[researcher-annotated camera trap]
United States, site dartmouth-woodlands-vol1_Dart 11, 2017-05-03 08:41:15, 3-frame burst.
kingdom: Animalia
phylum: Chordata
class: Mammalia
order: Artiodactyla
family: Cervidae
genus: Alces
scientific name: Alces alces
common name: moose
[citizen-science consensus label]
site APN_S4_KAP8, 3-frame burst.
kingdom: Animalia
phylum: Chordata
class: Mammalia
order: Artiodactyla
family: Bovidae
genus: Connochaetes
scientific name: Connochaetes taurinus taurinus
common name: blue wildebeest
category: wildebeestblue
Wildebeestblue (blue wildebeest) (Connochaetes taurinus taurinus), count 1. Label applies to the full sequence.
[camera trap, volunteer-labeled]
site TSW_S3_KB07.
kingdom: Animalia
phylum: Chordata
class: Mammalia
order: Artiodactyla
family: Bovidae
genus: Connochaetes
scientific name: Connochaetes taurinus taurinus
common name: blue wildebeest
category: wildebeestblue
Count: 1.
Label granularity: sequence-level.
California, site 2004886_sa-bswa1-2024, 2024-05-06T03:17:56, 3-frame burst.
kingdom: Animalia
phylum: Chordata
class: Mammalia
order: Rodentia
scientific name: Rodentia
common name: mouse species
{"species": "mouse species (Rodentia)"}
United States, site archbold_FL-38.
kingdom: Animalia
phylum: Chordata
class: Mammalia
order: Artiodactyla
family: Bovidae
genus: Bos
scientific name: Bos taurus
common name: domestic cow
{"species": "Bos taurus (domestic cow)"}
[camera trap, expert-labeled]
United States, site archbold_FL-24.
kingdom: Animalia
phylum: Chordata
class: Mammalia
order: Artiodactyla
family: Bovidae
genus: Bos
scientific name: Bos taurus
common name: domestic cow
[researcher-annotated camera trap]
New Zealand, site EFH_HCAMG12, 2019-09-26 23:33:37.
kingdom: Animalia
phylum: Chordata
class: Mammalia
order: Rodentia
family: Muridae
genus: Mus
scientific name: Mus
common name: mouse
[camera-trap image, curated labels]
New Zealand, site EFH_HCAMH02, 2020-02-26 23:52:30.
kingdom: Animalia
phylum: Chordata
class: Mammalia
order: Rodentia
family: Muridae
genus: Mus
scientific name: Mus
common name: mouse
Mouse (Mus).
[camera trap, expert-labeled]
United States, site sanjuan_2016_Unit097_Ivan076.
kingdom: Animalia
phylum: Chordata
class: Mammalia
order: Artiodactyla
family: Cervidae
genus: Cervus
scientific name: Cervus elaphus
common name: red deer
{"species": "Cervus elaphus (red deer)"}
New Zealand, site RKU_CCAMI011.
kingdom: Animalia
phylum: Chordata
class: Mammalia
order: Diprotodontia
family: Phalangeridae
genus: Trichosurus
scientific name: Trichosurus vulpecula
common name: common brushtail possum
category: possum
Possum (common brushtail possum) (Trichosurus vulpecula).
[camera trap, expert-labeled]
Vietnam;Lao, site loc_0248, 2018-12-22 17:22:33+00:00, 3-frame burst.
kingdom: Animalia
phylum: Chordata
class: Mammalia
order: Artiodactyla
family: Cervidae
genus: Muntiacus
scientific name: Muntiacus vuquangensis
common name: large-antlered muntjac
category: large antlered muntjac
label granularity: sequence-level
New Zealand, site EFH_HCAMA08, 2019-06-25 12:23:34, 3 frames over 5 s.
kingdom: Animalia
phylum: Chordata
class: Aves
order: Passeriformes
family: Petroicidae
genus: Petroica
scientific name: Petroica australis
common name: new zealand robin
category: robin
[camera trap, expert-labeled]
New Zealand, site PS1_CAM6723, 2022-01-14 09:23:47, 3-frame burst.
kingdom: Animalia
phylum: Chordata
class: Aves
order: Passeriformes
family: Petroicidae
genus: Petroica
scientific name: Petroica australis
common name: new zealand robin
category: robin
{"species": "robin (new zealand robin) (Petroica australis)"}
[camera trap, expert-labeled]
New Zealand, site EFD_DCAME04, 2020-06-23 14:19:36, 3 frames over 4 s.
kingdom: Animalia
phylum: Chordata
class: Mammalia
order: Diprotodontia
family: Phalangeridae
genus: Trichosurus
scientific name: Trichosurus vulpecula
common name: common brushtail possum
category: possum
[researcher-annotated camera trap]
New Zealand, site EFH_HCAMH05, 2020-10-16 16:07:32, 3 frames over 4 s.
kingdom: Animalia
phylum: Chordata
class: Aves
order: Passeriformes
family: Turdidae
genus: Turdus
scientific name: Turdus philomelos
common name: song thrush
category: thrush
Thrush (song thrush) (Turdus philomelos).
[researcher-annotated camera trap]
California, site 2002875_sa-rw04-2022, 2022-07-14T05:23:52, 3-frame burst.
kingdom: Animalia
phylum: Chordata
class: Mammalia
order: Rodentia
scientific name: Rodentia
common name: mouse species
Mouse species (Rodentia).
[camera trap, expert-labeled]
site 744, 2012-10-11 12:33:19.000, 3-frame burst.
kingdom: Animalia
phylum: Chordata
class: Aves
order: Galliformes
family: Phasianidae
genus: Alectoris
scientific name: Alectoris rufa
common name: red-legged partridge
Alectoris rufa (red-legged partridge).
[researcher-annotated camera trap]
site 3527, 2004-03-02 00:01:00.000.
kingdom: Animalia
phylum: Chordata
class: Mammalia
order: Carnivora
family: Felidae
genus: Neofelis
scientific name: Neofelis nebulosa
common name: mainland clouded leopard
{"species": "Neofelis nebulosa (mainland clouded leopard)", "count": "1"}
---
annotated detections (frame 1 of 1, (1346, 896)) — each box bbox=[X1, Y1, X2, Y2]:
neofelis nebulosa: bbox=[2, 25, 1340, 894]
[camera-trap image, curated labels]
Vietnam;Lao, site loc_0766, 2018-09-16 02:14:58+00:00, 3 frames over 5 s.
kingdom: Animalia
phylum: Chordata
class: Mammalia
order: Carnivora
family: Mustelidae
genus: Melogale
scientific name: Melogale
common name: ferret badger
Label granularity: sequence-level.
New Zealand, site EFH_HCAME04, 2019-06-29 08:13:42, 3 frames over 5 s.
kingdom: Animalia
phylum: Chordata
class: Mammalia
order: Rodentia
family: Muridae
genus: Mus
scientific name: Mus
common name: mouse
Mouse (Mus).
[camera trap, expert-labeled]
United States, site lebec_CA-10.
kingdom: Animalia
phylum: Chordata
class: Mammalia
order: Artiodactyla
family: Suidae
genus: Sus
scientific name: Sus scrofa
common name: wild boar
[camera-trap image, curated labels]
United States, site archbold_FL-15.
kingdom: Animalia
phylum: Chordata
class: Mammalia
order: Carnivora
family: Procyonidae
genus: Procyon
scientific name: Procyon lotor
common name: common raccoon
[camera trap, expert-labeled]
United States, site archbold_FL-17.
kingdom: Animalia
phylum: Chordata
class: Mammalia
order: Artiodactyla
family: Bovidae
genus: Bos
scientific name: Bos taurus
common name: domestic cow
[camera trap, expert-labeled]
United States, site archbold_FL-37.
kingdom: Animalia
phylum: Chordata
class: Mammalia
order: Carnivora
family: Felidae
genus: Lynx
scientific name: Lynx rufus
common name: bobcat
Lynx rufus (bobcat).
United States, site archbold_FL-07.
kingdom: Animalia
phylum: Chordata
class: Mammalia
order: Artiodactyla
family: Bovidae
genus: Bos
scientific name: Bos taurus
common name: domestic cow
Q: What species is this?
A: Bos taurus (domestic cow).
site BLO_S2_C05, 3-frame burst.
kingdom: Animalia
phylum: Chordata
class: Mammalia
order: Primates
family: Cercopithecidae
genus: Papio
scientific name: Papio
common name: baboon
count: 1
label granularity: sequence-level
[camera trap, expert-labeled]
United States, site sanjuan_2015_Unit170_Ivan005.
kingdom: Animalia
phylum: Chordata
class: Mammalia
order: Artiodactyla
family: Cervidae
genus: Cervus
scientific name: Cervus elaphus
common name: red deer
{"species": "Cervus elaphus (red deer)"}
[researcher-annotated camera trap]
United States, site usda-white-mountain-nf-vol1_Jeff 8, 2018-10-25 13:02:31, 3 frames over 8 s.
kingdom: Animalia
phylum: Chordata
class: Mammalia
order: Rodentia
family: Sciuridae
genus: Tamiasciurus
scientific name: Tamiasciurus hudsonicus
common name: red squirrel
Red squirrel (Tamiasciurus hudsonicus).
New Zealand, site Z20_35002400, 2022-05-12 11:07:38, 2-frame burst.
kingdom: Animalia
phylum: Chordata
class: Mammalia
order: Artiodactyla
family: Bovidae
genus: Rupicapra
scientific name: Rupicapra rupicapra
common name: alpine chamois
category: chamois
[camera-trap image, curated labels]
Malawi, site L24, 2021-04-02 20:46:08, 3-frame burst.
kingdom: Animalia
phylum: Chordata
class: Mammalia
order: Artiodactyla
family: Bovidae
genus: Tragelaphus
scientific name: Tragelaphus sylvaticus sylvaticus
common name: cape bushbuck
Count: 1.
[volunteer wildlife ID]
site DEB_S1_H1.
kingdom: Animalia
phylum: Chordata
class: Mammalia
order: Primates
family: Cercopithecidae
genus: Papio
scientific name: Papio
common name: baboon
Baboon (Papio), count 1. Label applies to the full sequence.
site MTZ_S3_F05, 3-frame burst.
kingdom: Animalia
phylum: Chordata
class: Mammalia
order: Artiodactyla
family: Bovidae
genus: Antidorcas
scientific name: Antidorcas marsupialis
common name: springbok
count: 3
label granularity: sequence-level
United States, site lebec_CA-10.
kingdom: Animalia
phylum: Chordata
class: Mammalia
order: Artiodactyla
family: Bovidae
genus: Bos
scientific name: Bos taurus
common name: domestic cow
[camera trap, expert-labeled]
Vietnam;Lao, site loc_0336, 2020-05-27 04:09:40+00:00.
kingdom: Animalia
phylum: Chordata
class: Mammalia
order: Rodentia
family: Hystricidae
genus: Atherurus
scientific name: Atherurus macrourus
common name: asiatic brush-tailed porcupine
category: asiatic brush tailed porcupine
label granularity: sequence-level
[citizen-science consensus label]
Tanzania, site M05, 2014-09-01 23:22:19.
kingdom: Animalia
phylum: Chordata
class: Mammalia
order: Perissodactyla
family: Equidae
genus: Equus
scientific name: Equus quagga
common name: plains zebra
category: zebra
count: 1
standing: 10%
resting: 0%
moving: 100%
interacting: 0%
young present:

* [THE TASK] Starting at the line that contains "family: Sciuridae", copy each line exactly through the end of the listing above. Include that first line and the last one, and add nothing.

* [EXPECTED ANSWER]
family: Sciuridae
genus: Tamiasciurus
scientific name: Tamiasciurus hudsonicus
common name: red squirrel
Red squirrel (Tamiasciurus hudsonicus).
New Zealand, site Z20_35002400, 2022-05-12 11:07:38, 2-frame burst.
kingdom: Animalia
phylum: Chordata
class: Mammalia
order: Artiodactyla
family: Bovidae
genus: Rupicapra
scientific name: Rupicapra rupicapra
common name: alpine chamois
category: chamois
[camera-trap image, curated labels]
Malawi, site L24, 2021-04-02 20:46:08, 3-frame burst.
kingdom: Animalia
phylum: Chordata
class: Mammalia
order: Artiodactyla
family: Bovidae
genus: Tragelaphus
scientific name: Tragelaphus sylvaticus sylvaticus
common name: cape bushbuck
Count: 1.
[volunteer wildlife ID]
site DEB_S1_H1.
kingdom: Animalia
phylum: Chordata
class: Mammalia
order: Primates
family: Cercopithecidae
genus: Papio
scientific name: Papio
common name: baboon
Baboon (Papio), count 1. Label applies to the full sequence.
site MTZ_S3_F05, 3-frame burst.
kingdom: Animalia
phylum: Chordata
class: Mammalia
order: Artiodactyla
family: Bovidae
genus: Antidorcas
scientific name: Antidorcas marsupialis
common name: springbok
count: 3
label granularity: sequence-level
United States, site lebec_CA-10.
kingdom: Animalia
phylum: Chordata
class: Mammalia
order: Artiodactyla
family: Bovidae
genus: Bos
scientific name: Bos taurus
common name: domestic cow
[camera trap, expert-labeled]
Vietnam;Lao, site loc_0336, 2020-05-27 04:09:40+00:00.
kingdom: Animalia
phylum: Chordata
class: Mammalia
order: Rodentia
family: Hystricidae
genus: Atherurus
scientific name: Atherurus macrourus
common name: asiatic brush-tailed porcupine
category: asiatic brush tailed porcupine
label granularity: sequence-level
[citizen-science consensus label]
Tanzania, site M05, 2014-09-01 23:22:19.
kingdom: Animalia
phylum: Chordata
class: Mammalia
order: Perissodactyla
family: Equidae
genus: Equus
scientific name: Equus quagga
common name: plains zebra
category: zebra
count: 1
standing: 10%
resting: 0%
moving: 100%
interacting: 0%
young present:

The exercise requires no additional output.